### Exercise aim
Leave out all pictures while repeating the records exactly and completely.

*** Dataset extract ***

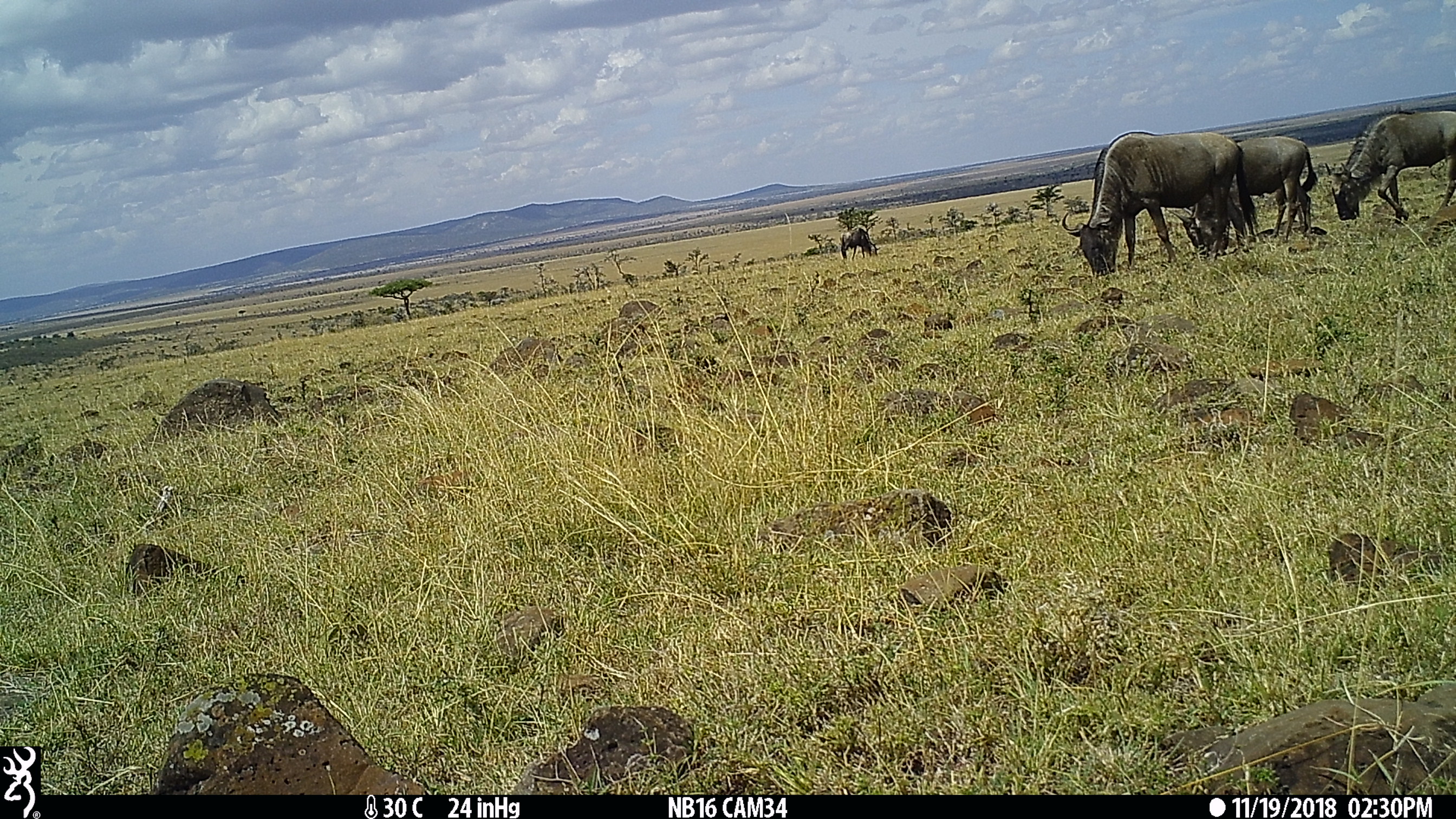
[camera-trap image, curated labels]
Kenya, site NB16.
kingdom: Animalia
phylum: Chordata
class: Mammalia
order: Artiodactyla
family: Bovidae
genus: Connochaetes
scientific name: Connochaetes taurinus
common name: blue wildebeest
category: wildebeest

***

### Solution to the exercise
[camera-trap image, curated labels]
Kenya, site NB16.
kingdom: Animalia
phylum: Chordata
class: Mammalia
order: Artiodactyla
family: Bovidae
genus: Connochaetes
scientific name: Connochaetes taurinus
common name: blue wildebeest
category: wildebeest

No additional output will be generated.